Earlier this year there was a performance of In C at Tate Modern by Africa Express. They’d made a recording of it in 2014 and I was so taken with their interpretation that I ordered a CD of In C Mali immediately. But I must have accidentally ordered two, so now I’ve got one more than I need.

Question: In what year did Terry Riley compose In C?

The first correct answer gets the CD. Please reply below and I’ll announce the winner when I return from holiday in a couple of weeks. Meanwhile here are a few more videos.

A four-minute excerpt of Terry Riley’s one-time Doug Aitken Happening from 2012.

This L@TE event from 2011 features living legend and UC Berkeley alumnus Terry Riley. His return to BAM/PFA in a rare solo concert on piano and synthesizer. Best known as the godfather of minimalist music, Riley’s performances encompass North Indian classical music, American jazz, and a particular strain of musical experimentalism that is uniquely Californian.

Terry-Riley-at-Station-to-Station-1-cMark-Allan

Earlier this month we were fortunate to see Terry Riley making music at the Barbican Hall. He had been artist in residence in the Barbican Gallery during the preceding week, rehearsing a new work for children’s choir, toy pianos, brass and percussion, culminating in a premiere in the concert hall. He began with a breathtaking recital of solo raga singing, wonderful and surprising vocal improvisations.

My teacher, Pandit Pran Nath, used to say, ‘Nada brahmam,’ which means ‘musical sound is God’. I always viewed that, if there was a God, if there was a supreme being, he would be music, or she would be music. To worship that would be to be a performer and a composer, to try to make the most beautiful offerings you could to that.

A short film from 10 years ago when Terry Riley and David Harrington were preparing The Cusp Of Magic, a piece written for Kronos Quartet to be performed in celebration of Riley’s 70th birthday.

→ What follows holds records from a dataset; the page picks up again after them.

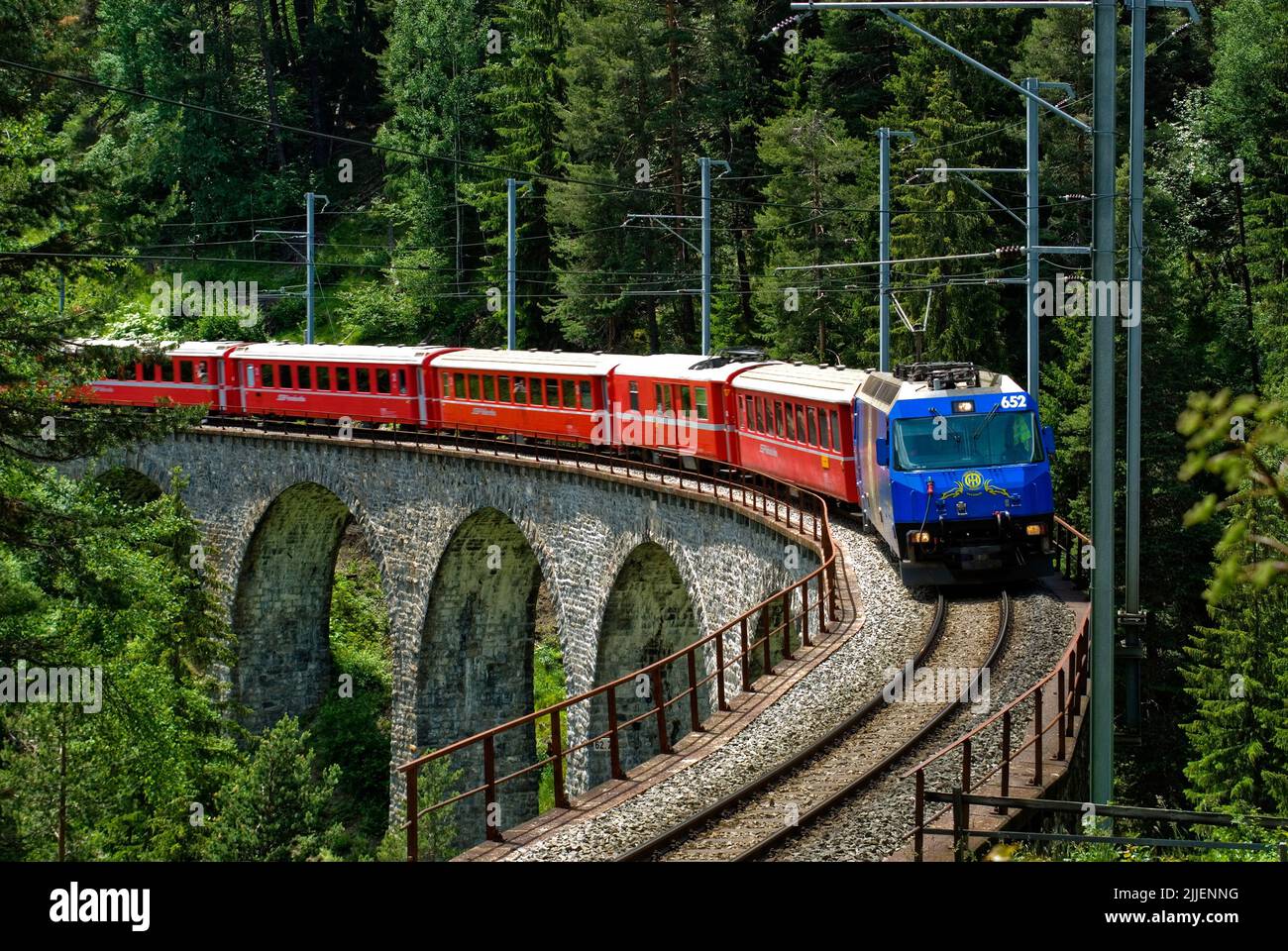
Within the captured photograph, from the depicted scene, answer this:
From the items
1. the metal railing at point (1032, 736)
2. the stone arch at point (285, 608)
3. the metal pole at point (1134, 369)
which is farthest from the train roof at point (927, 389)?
the stone arch at point (285, 608)

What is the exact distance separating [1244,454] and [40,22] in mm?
20927

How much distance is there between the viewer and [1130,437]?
15.9 metres

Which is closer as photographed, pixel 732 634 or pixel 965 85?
pixel 732 634

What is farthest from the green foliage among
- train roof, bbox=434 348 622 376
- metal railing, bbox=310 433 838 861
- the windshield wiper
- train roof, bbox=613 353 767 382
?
the windshield wiper

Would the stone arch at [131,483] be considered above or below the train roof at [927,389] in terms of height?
below

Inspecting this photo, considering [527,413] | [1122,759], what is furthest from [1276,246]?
[527,413]

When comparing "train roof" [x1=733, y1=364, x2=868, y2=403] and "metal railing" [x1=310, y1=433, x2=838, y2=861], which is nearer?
"metal railing" [x1=310, y1=433, x2=838, y2=861]

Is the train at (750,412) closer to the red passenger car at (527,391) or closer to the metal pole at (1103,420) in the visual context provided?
the red passenger car at (527,391)

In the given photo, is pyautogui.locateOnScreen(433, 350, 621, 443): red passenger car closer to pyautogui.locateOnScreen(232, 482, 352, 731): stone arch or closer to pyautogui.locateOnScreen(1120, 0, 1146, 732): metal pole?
pyautogui.locateOnScreen(232, 482, 352, 731): stone arch

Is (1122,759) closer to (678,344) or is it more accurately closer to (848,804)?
(848,804)

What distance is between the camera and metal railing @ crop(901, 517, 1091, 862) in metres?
12.3

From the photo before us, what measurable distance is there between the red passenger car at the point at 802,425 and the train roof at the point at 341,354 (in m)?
14.3

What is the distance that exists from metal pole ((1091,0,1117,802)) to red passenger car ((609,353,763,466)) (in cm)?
1943

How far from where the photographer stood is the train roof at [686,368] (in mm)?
33188
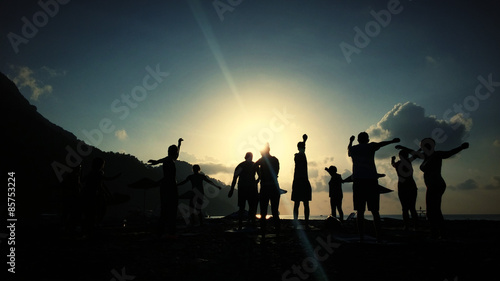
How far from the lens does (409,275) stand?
341 cm

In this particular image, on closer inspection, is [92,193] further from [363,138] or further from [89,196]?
[363,138]

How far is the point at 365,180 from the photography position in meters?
6.29

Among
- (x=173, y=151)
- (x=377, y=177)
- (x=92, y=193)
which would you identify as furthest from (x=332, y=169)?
(x=92, y=193)

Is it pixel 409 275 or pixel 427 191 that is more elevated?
pixel 427 191

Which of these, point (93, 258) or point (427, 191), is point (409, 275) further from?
point (93, 258)

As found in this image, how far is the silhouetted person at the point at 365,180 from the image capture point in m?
6.17

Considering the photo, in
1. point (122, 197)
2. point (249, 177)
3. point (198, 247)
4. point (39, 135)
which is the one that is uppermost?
point (39, 135)

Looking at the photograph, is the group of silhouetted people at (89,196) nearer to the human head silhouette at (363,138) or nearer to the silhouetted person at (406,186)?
the human head silhouette at (363,138)

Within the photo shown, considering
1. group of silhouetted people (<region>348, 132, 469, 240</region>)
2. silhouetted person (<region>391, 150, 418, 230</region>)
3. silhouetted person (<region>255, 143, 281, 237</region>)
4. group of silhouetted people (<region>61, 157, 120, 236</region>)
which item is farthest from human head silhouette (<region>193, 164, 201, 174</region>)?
silhouetted person (<region>391, 150, 418, 230</region>)

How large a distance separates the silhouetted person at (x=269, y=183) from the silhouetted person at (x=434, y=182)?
323 cm

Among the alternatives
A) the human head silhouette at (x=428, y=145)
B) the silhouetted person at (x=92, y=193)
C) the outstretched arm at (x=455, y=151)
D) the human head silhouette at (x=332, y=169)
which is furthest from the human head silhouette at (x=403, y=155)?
the silhouetted person at (x=92, y=193)

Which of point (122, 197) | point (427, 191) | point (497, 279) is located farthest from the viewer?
point (122, 197)

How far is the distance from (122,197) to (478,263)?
36.0 ft

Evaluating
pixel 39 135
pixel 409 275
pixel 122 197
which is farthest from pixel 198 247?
pixel 39 135
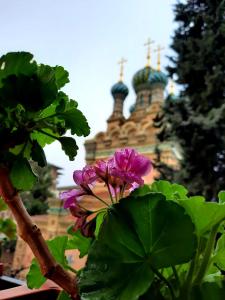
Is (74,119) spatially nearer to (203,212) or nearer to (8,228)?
(203,212)

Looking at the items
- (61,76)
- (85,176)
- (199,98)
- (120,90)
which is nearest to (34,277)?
(85,176)

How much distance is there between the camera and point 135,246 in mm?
333

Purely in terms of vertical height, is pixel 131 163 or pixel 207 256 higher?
pixel 131 163

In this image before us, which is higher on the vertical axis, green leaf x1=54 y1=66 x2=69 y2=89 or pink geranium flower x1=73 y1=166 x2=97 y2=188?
green leaf x1=54 y1=66 x2=69 y2=89

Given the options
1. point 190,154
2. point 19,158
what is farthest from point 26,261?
point 19,158

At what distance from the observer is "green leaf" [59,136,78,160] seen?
427mm

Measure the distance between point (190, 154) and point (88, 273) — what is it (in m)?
4.03

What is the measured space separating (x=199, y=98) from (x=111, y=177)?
4.37 meters

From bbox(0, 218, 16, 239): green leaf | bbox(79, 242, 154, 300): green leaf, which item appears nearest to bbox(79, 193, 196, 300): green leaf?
bbox(79, 242, 154, 300): green leaf

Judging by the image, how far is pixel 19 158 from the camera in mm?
386

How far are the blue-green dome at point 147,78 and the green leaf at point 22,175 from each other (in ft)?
34.1

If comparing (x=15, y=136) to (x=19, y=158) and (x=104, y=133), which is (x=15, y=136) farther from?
(x=104, y=133)

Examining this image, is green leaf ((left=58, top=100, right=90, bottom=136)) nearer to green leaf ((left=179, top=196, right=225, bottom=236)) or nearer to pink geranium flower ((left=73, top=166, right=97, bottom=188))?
pink geranium flower ((left=73, top=166, right=97, bottom=188))

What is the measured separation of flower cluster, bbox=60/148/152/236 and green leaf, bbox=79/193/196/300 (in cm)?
6
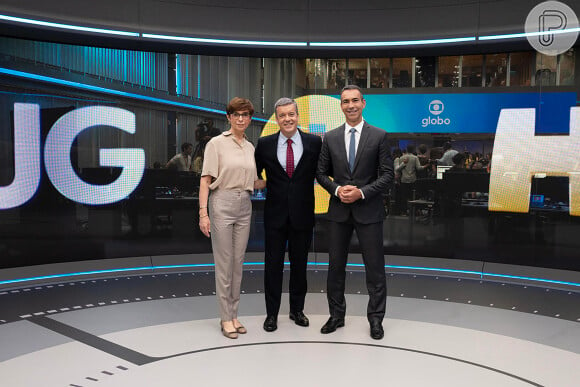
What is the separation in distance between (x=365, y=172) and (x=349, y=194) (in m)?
0.24

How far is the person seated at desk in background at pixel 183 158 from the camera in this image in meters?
6.34

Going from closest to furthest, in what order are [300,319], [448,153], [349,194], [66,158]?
[349,194] → [300,319] → [66,158] → [448,153]

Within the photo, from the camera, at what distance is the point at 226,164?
12.4 feet

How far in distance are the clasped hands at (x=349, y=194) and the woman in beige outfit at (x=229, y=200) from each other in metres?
0.68

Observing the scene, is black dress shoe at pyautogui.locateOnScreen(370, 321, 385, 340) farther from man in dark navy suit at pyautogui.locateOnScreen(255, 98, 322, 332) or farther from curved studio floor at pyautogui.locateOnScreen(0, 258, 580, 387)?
man in dark navy suit at pyautogui.locateOnScreen(255, 98, 322, 332)

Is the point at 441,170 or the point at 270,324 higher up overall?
the point at 441,170

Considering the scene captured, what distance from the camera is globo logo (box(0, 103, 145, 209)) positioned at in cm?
561

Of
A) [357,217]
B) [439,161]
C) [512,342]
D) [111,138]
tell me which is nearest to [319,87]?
[439,161]

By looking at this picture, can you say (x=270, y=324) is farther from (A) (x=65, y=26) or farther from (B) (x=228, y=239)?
(A) (x=65, y=26)

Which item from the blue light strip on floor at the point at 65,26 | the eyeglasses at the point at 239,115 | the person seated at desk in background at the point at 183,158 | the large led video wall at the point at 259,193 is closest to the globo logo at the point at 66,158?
the large led video wall at the point at 259,193

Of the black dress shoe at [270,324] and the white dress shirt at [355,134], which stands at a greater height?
the white dress shirt at [355,134]

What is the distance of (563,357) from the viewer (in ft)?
11.0

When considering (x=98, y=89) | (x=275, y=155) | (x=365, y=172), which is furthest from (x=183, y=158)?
(x=365, y=172)

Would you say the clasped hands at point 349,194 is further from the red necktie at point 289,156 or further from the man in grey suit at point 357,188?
the red necktie at point 289,156
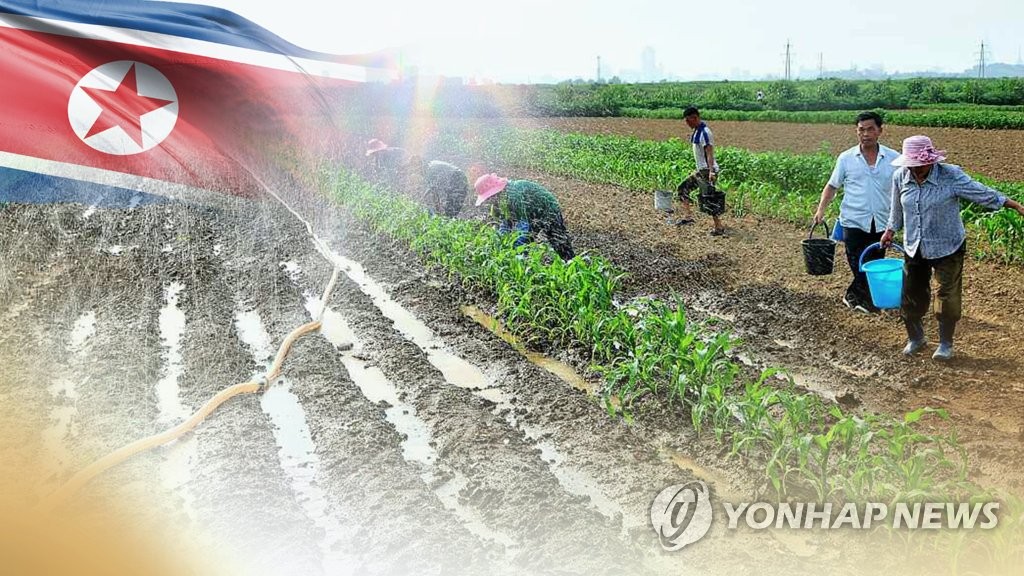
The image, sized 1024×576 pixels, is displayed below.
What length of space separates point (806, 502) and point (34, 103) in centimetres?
389

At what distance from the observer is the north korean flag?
4.32 m

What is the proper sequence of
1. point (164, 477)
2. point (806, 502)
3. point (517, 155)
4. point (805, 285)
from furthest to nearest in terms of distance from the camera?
point (517, 155), point (805, 285), point (164, 477), point (806, 502)

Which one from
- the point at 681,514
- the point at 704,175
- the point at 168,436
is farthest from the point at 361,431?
the point at 704,175

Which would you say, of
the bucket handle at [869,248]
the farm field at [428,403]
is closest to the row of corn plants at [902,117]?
the farm field at [428,403]

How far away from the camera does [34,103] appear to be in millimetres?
4328

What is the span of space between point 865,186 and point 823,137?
65.0ft

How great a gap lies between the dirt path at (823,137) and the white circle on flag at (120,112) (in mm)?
14912

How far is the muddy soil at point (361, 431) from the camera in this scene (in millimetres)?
3365

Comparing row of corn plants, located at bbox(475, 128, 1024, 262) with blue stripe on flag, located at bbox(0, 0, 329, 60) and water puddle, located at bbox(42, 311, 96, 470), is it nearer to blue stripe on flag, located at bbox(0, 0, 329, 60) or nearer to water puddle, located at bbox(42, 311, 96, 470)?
blue stripe on flag, located at bbox(0, 0, 329, 60)

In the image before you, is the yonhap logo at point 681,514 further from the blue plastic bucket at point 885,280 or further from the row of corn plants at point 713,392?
the blue plastic bucket at point 885,280

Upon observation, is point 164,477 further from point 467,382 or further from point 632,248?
point 632,248

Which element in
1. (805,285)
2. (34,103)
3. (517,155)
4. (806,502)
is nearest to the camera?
(806,502)

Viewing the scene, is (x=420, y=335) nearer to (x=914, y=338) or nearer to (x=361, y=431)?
(x=361, y=431)

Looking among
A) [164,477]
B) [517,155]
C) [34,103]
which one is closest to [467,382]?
[164,477]
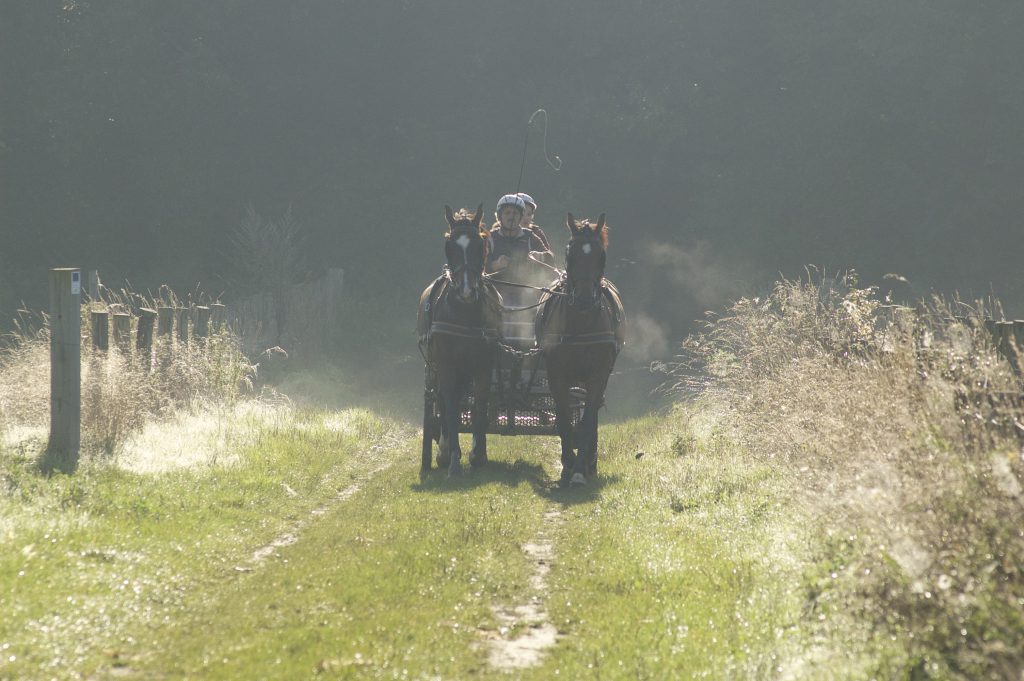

His music is intelligent, experimental, often challenging, always humane and essentially friendly music, just like his face! He seems always to be smiling. Long may his music smile on us.

cds

Terry Riley / The Genius of Terry Riley / Californian Dreamer / Terry Riley at 80

Frames of reference

10 thoughts on “Terry Riley”

  1. Great stuff. I also have a boot of the Riley/Cherry Köln concert which lists the tracks as:
    1.Descending Moonshine Dervishes, 2.Sunrise Of The Planetary Dream Collector and 3.Improvisation.

  2. The idea of God as music reminds me of something I saw in an episode of David Susuki’s The Sacred Balance. A cardiologist at Harvard has discovered that our heartbeat patterns have a natural variation or randomness to them when the heart is healthy (contrary to what we might suppose–that the pattern would be predictable and consistent when healthy and “irregular” when unhealthy). He graphed the patterns and associated heartbeats with notes on scales. What he discovered is that a healthy heart is creating beautiful music. My description doesn’t do it justice but it was quite remarkable.

    1. Thanks Bill, this sounds fascinating. I was once told by a cardiologist that I have an irregular heartbeat but I never realised I was making beautiful music! Maybe occasionally I hear its echo in music like this by Terry Riley & Don Cherry and it sounds like an epiphany.